-- Start RECORDS FOR THIS TASK --

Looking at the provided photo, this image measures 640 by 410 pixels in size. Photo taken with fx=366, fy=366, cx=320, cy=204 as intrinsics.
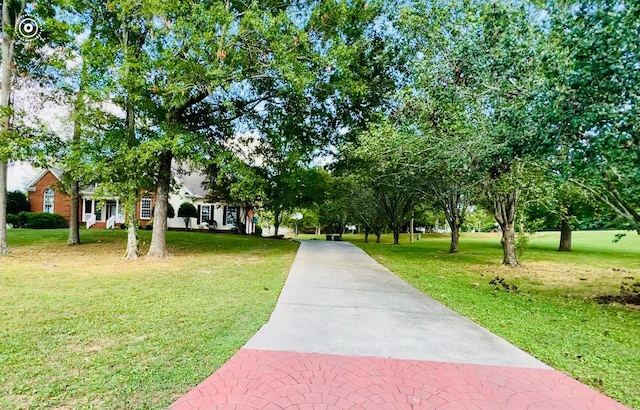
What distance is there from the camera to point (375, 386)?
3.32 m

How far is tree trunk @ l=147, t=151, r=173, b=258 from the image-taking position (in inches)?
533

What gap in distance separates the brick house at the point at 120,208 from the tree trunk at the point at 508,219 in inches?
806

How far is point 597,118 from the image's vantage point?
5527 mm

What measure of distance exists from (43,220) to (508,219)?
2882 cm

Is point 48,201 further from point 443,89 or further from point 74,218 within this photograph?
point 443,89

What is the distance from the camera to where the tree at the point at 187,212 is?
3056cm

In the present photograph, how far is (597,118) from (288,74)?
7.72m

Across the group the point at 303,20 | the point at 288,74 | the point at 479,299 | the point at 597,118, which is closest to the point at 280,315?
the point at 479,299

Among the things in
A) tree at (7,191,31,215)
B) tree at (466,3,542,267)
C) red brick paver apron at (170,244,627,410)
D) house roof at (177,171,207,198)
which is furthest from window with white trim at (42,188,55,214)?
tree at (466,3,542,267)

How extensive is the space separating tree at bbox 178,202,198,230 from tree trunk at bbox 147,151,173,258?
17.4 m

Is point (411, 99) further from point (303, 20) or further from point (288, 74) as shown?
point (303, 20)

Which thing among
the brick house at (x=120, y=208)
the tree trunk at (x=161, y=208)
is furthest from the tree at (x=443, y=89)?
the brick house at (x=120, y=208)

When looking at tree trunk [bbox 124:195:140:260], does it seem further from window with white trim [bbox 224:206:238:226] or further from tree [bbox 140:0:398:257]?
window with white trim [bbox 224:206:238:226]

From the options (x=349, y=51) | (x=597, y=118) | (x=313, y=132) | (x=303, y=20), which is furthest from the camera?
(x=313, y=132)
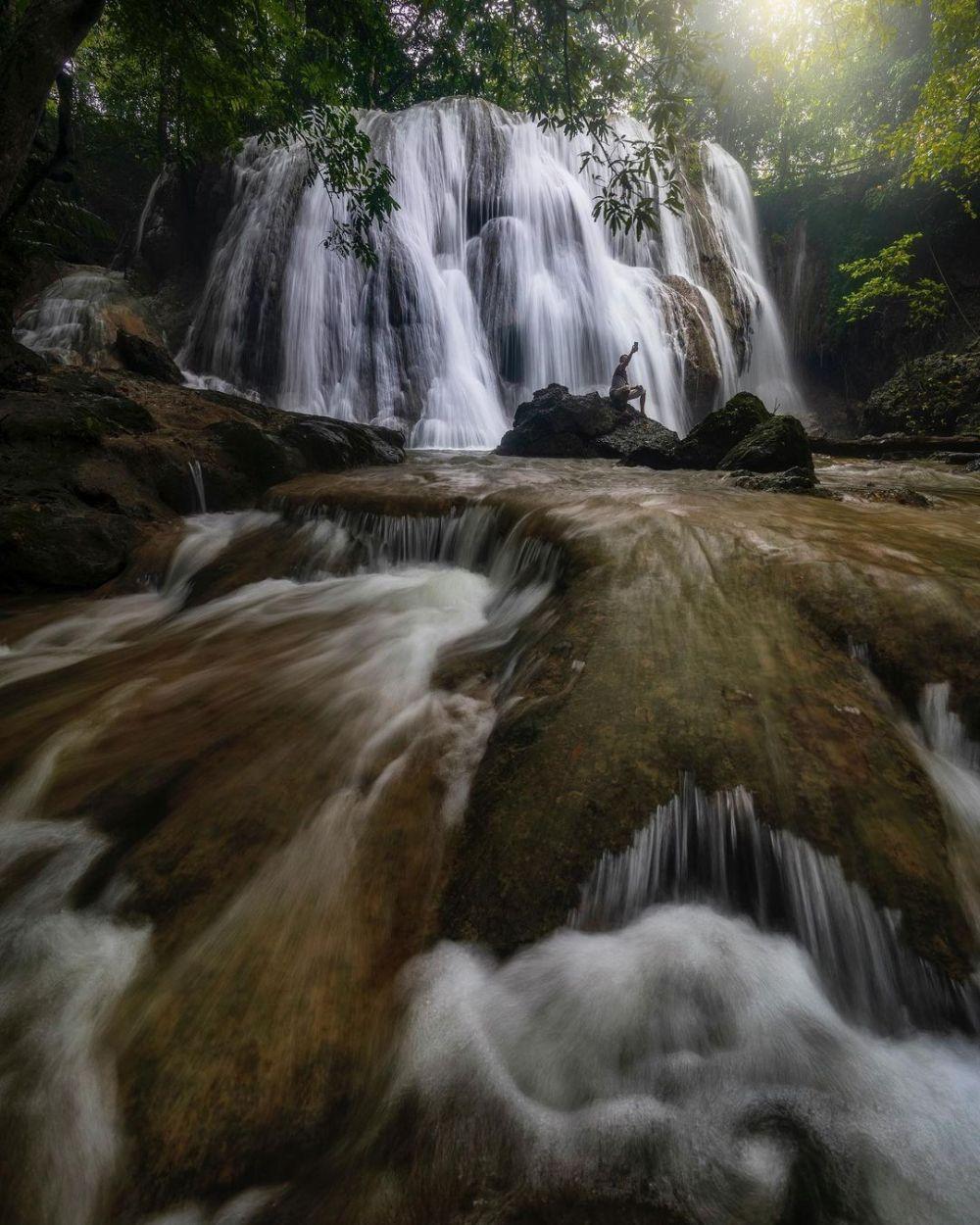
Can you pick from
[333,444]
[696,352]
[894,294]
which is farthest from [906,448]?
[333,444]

-- End RECORDS FOR THIS TASK --

- [TASK OBJECTIVE]:
Can you transcribe all of the lines above word for word, omitting the pictures?

- [THE COMPLETED TASK]:
Looking at the provided photo, this image measures 640 by 410 pixels in size. Photo taken with fx=366, fy=366, cx=320, cy=204 as intrinsics.
What distance is there from the camera to point (375, 386)?
3.32 m

How far is tree trunk @ l=147, t=151, r=173, b=258 from the image-taking position (in inches)?
533

What gap in distance separates the brick house at the point at 120,208 from the tree trunk at the point at 508,219 in inches?
806

How far is point 597,118 from the image's vantage point?
5527 mm

What measure of distance exists from (43,220) to (508,219)?
2882 cm

Is point 48,201 further from point 443,89 or further from point 74,218 within this photograph?
point 443,89

What is the distance from the camera to where the tree at the point at 187,212 is?
3056cm

In the present photograph, how far is (597,118) from (288,74)?
7.72m

Across the group the point at 303,20 | the point at 288,74 | the point at 479,299 | the point at 597,118, which is closest to the point at 280,315?
the point at 479,299

Among the things in
A) tree at (7,191,31,215)
B) tree at (466,3,542,267)
C) red brick paver apron at (170,244,627,410)
D) house roof at (177,171,207,198)
which is furthest from window with white trim at (42,188,55,214)?
tree at (466,3,542,267)

How extensive is the space separating tree at bbox 178,202,198,230 from tree trunk at bbox 147,151,173,258?
17.4 m

Is point (411, 99) further from point (303, 20) or further from point (288, 74) as shown?
point (303, 20)

Which thing among
the brick house at (x=120, y=208)
the tree trunk at (x=161, y=208)
is furthest from the tree at (x=443, y=89)?
the brick house at (x=120, y=208)

When looking at tree trunk [bbox 124:195:140:260], does it seem further from window with white trim [bbox 224:206:238:226] or further from tree [bbox 140:0:398:257]?
window with white trim [bbox 224:206:238:226]

From the options (x=349, y=51) | (x=597, y=118) | (x=313, y=132) | (x=303, y=20), which is furthest from the camera?
(x=313, y=132)
Can you pick from
[333,444]
[696,352]
[894,294]
which is farthest from [906,448]?
[333,444]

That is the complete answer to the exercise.